Francis Pisani: Senior Associate

Francis Pisani is the Bay Area based technology correspondent for international newspapers El País (Spain), Le Monde (France) and Reforma (Mexico). He covers IT development in the Silicon Valley as well as the rest of the US. He has covered Mexico, Central America and the Caribbean for several European media companies between 1979 and 1996. Francis was a Nieman Fellow at Harvard in 1992. He has published several books related to his activities as a journalist.

Jim Williams, Ph.D.: Senior Associate

Nautilus Senior Associate Dr. Jim Williams is an energy specialist who in 1998, managed the Nautilus program that successfully constructed a wind electric system in a North Korean village. From 1995 to 1997, Jim was director of the Native American Renewable Energy Education Project (NAREEP), a technical assistance program for American Indian communities. Prior to receiving his PhD from U.C. Berkeley's Energy and Resources Group in 1994, Jim worked as a petroleum exploration field engineer, and also on the design of fuel cell-powered vehicles, the modeling of atmospheric pollutant transport, field studies of acid rain, and integrated circuit design and production.

Zulfiqar Ahmad: Senior Associate

A native of Pakistan, Zulfiqar has a long history of political activism, beginning with his active involvement in the student movement against General Zia's military regime in 1981-82. He came to the U.S. as an undergraduate student at Hampshire College in Amherst, Massachusetts. His multi-disciplinary undergraduate thesis combined the study of literature, history and politics to understand the development of the modern world since the French Revolution. After working with a publisher in New York for a year, Zulfiqar joined the political science department of the University of Chicago as a doctoral candidate and completed his Master's degree in Comparative Politics in 1992. The primary focus of Zulfiqar's academic and professional career has been the history and politics of South Asia.

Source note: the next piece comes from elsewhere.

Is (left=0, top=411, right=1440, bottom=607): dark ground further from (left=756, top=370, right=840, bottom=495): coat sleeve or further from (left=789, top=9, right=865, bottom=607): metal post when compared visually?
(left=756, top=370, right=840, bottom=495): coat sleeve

Lyuba Zarsky: Co-Founder; Senior Associate

As co-founder of the Institute, Lyuba's research and projects promote environmental sustainability and social justice within the marketplace. With a focus on trade, economic globalization, investment and human rights, her extensive research and publications complement active engagement with diverse international partners including academic, government and other NGO colleagues. Lyuba earned her undergraduate degree in Social Psychology from the University Without Walls Berkeley and a Masters in Economics from the New School of Social Research in New York.